Exercise prompt | From the nurse license scraping page below, reproduce verbatim the part that opens with the words containing "3. Loop through" and closes with "browser = webdriver.Chrome('C:/webdrivers/chromedriver')".

**Objective**: Scrape license data from the [Arkansas StateBoard of Nursing website]( https://www.ark.org/arsbn/statuswatch/index.php/nurse/search) for all nurses who have names that contain 'zach'. Scrape all licenses, not only only the first of each name.

1. Automate search for 'zach'.
2. Loop through pages
    - Keep hitting 'Next >' until that button is no longer there (try/except)
3. Loop through rows
    - Click name, retrieve element info, go bac to search results
4. Loop through licenses on each nurse's link
    - Instead of starting xpath from main content, start from the class associated with license tables
4. Organize data into dataframe and export as .csv

In [1]:
import requests # raw data
from selenium import webdriver # webpage automation
import pandas as pd # dataframe organization

In [2]:
# Open chrome and navigate to page
browser = webdriver.Chrome('C:/webdrivers/chromedriver')
url = 'https://www.ark.org/arsbn/statuswatch/index.php/nurse/search'
browser.get(url)

In [3]:
# Search for 'zach'
search = browser.find_element_by_xpath('//*[@id="nurse_search"]/table/tbody/tr[3]/td[2]/input')
search.send_keys('zach')

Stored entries
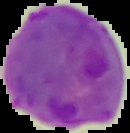
image type = segmented cell region with the area outside set to black
malaria status = parasitized
image size = 130×133 pixels
preparation = thin blood smear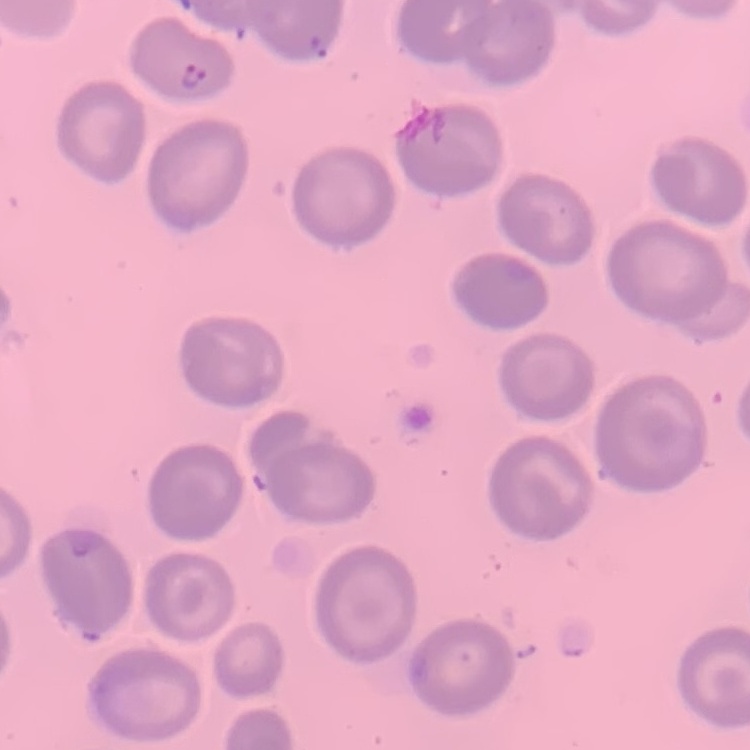

The erythrocytes show no rouleaux formation. One tile cut from a larger photomicrograph. Stained with either Field's or Giemsa. Thin blood smear.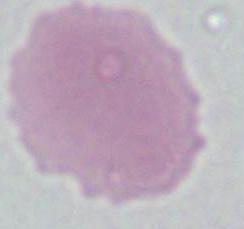
Summary:
  - Magnification: 1000x
  - Modality: micrograph
  - Identification: erythrocyte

Written solution |
3. Loop through rows
    - Click name, retrieve element info, go bac to search results
4. Loop through licenses on each nurse's link
    - Instead of starting xpath from main content, start from the class associated with license tables
4. Organize data into dataframe and export as .csv

In [1]:
import requests # raw data
from selenium import webdriver # webpage automation
import pandas as pd # dataframe organization

In [2]:
# Open chrome and navigate to page
browser = webdriver.Chrome('C:/webdrivers/chromedriver')